- Born: 1984 or 1985 (age 40–41) Detroit, Michigan, US
- Education: Michigan State University; French Culinary Institute;
- Culinary career
- Previous restaurants Lady of the House; Republic Tavern; Parks & Rec Diner; Rodin; ;

= Kate Williams (chef) =

American chef and restaurateur

Kate Williams is a chef and restaurateur in Detroit, Michigan, US. She was chef and restaurateur for Lady of the House in Detroit's Corktown neighborhood. In 2018 Food + Wine named her one of America's best new chefs and GQ and Esquire named the restaurant to their lists of best new restaurants. Lady of the House closed in 2021 during the COVID-19 pandemic.

== Early life ==
Williams was born in 1985 in Detroit to parents who were also from Detroit. She studied food science at Michigan State University. She received a culinary degree from the French Culinary Institute.

== Career ==
Williams served as sous chef for Wolfgang Puck in Chicago and worked in restaurants in New York and at Restaurant Relæ in Copenhagen. She was living in New York and working in restaurants when she came home to attend a funeral and "decided this is the only place I want to have a restaurant". She returned to Detroit and helped open Republic Tavern and Parks & Rec Diner, serving as Executive Chef for Republic and Rodin before opening Lady of the House.

=== Lady of the House ===
The restaurant opened in September 2017 in Detroit's Corktown neighborhood in a 1970s building that was previously home to St. Cece's, an Irish pub. It is open Tuesday through Sunday for dinner and, since February 2018, on Saturday and Sunday for brunch. Some of the dinnerware had belonged to Williams' grandmother. Childhood photos of restaurant employees hang in a hallway.

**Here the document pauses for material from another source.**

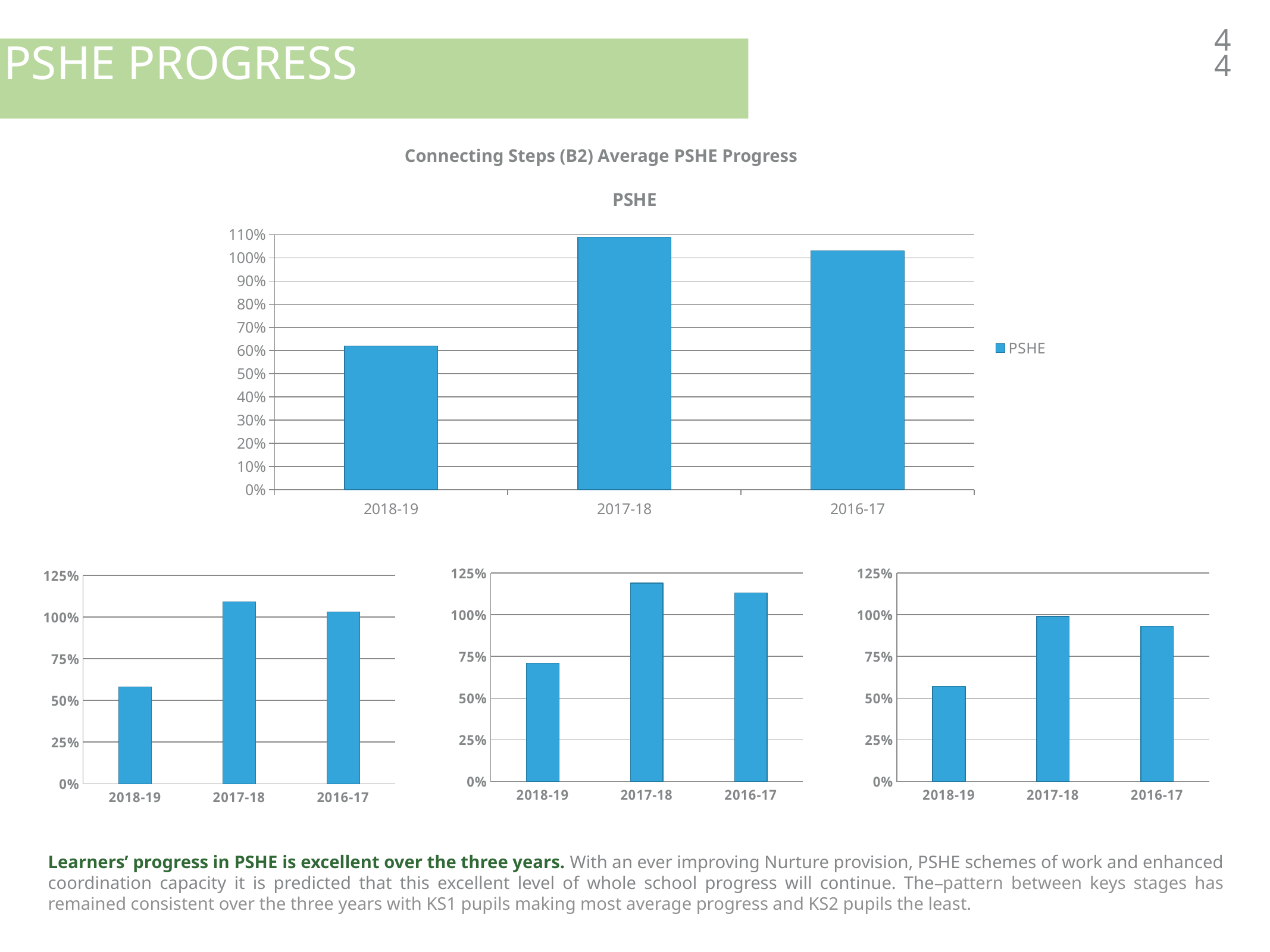
In the top chart titled "PSHE", which year has the highest value? 2017-18 In the bottom-right chart, is the value for 2018-19 greater or less than 75%? less In the top chart titled "PSHE", which year has the lowest value? 2018-19 In the top chart titled "PSHE", which is larger, the value for 2017-18 or the value for 2016-17? 2017-18 In the top chart titled "PSHE", is the value for 2018-19 greater or less than 50%? greater How many categories are shown on the x axis of the top chart titled "PSHE"? 3 In the top chart titled "PSHE", is the value for 2017-18 greater or less than 100%? greater What is the legend entry shown on the top chart? PSHE How many series does the legend of the top chart titled "PSHE" list? 1 In the bottom-middle chart, which year has the highest value? 2017-18 In the bottom-left chart, which year has the lowest value? 2018-19 What kind of chart is the top chart titled "PSHE"? bar chart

According to Food + Wine it is a "no-waste kitchen". Williams uses trim from prime rib to make tartare.

Diners are sometimes disappointed when a dish they've read about is unavailable due to the seasonal nature of Williams' menu. One of Williams' signature dishes is a "carrot steak", a large carrot shaved into thin slices, salted, rolled into a rosette, and basted in butter. It requires large carrots, so is available only at times of year when local farmers are producing them.

Williams' initial vision was to build a neighborhood restaurant "that feels like it's been there forever". She wanted a restaurant "small enough that I am cooking every day and not just doing paperwork".

The restaurant closed in 2021 during the COVID-19 pandemic.

== Recognition ==
In 2018 Food + Wine named her one of America's best new chefs, one of only three Michigan chefs since the magazine started the list. The same year, GQ and Esquire named the restaurant to their lists of the year's best new restaurants. The restaurant was a semifinalist for the James Beard Foundation Award for best new restaurant in the country.

In 2019 she was a semifinalist for a James Beard Foundation Award for best chef in the Great Lakes.

Industry journal Restaurant Hospitality called her "the poster child for Detroit's rising food scene". The Chicago Tribune said her food showed "pure mastery". The New York Times called it "seasonal-voluptuous".

== Philanthropy ==
Williams works with Alternatives for Girls, which helps homeless and at-risk girls and young women. She teaches cooking classes on preparing inexpensive, healthy meals.

== Personal life ==
Williams has lived in Corktown since 2014. She has family connections to Corktown and Detroit. Her paternal grandfather once lived a few blocks from the restaurant's location. Her maternal grandparents met at the Gaelic League, located around the corner. A great-great-grandfather ran a bakery in Detroit's West Village neighborhood.